Economic activity was unchanged, on balance, since early July, with five districts reporting slight to modest growth and five others reporting slight to modest softening, according to the Federal Reserve Bank’s monthly Beige Book.
Most districts reported steady consumer spending as households continued to trade down and shift spending away from discretionary goods and toward food and other essentials.
Auto sales remained muted across most districts, reflecting limited inventories and elevated prices. Hospitality and tourism contacts highlighted overall solid leisure travel activity with some reporting an uptick in business and group travel.
Manufacturing activity grew in several districts, although there were some reports of declining output as supply chain disruptions and labor shortages continued to hamper production.
Despite some reports of strong leasing activity, residential real estate conditions weakened noticeably as home sales fell in all twelve districts and residential construction remained constrained by input shortages.
Commercial real estate activity softened, particularly demand for office space. Loan demand was mixed, while financial institutions reported generally strong demand for credit cards and commercial and industrial loans, residential loan demand was weak amid elevated mortgage interest rates.
Nonfinancial services firms experienced stable to slightly higher demand.
Demand for transportation services was mixed, and reports on agriculture conditions across reporting districts varied. While demand for energy products was robust, production remained constrained by supply chain bottlenecks for critical components.

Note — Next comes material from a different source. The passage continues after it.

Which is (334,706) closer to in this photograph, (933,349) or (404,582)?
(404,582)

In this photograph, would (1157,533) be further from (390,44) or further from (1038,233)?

The outlook for future economic growth remained generally weak, with contacts noting expectations for further softening of demand over the next six to twelve months.
LABOR MARKETS
Overall labor market conditions remained tight, although nearly all districts highlighted some improvement in labor availability, particularly among manufacturing, construction and financial services contacts. Moreover, employers noted improved worker retention, on balance.
Wages grew across all districts, although reports of a slower pace of increase and moderating salary expectations were widespread. Employers in several districts reported giving midyear and off-cycle raises to offset higher living costs, and many noted that offering bonuses, flexible work arrangements, and comprehensive benefits were deemed necessary to attract and retain workers.
Employers planned to provide end-of-year pay raises to their workers, but expectations for the pace of wage growth varied across industries and districts.
PRICES
Prices remained highly elevated, but nine districts reported some moderation in their rate of increase. Substantial price increases were reported across all districts, particularly for food, rent, utilities and hospitality services.
While manufacturing and construction input costs remained elevated, lower fuel prices and cooling overall demand alleviated cost pressures, especially freight shipping rates.
Several districts reported price tapering for steel, lumber and copper. Most contacts expected price pressures to persist at least through the end of the year.
CATTLE, BEEF RECAP
The USDA reported formula and contract base prices for live FOB steers and heifers this week ranged from $142.45 to $150.00 per cwt, compared with last week’s range of $142.00 to $147.63. FOB dressed steers, and heifers went for $224.12 to $225.96 per cwt, versus $222.42 to $228.22.
The USDA choice cutout Wednesday was up $0.87 per cwt at $261 34 while select was down $1.79 at $237.51. The choice/select spread widened to $23.83 from $21.17 with 164 loads of fabricated product and 54 loads of trimmings and grinds sold into the spot market.
The USDA said basis bids for corn from feeders in the Southern Plains were unchanged at $2.60 to $2.75 a bushel over the Sep futures, which settled at $6.76 3/4 a bushel and for southwest Kansas were steady at $0.85 over Dec, which settled at $6.71, down $0.05.
The CME Feeder Cattle Index for the seven days ended Tuesday was $179.14 per cwt down $0.44. This compares with Wednesday’s Sep contract settlement of $182.02, down $2.15.